On Wed, 1 Nov 2000, David Mansfield wrote:

> I'd like to report what seems like a performance problem in the latest
> kernels.  Actually, all recent kernels have exhibited this problem, but
> I was waiting for the new VM stuff to stabilize before reporting it. 
> 
> My test is: run 7 processes that each allocate and randomly
> access 32mb of ram (on a 256mb machine).  Even though 7*32MB =
> 224MB, this still sends the machine lightly into swap.  The
> machine continues to function fairly smoothly for the most part.  
> I can do filesystem operations, run new programs, move desktops
> in X etc.
> 
> Except: programs which access /proc/<pid>/stat stall for an
> inderminate amount of time.  For example, 'ps' and 'vmstat'
> stall BADLY in these scenarios.  I have had the stalls last over
> a minute in higher VM pressure situations.

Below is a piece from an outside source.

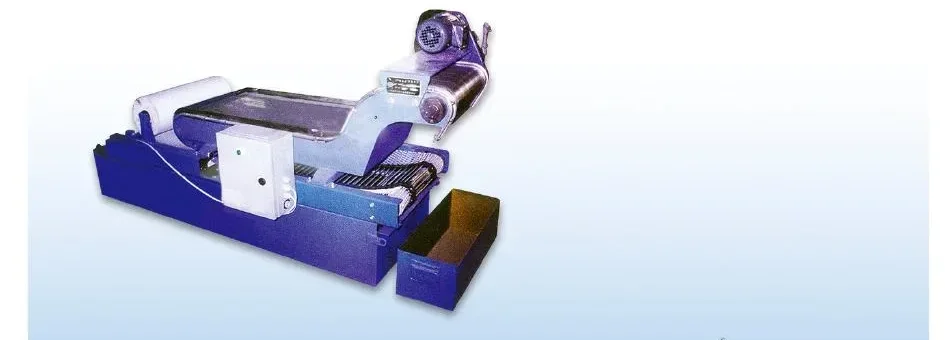 Unidade de filtro de rolo magnético ZCB, foto do produto com bobina de papel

I have one possible reason for this ....

1) the procfs process does (in fs/proc/array.c::proc_pid_stat)
        down(&mm->mmap_sem);

2) but, in order to do that, it has to wait until the process
   it is trying to stat has /finished/ its page fault, and is
   not into its next one ...

3) combine this with the elevator starvation stuff (ask Jens
   Axboe for blk-7 to alleviate this issue) and you have a
   scenario where processes using /proc/<pid>/stat have the
   possibility to block on multiple processes that are in the
   process of handling a page fault (but are being starved)

regards,

Rik
--
"What you're running that piece of shit Gnome?!?!"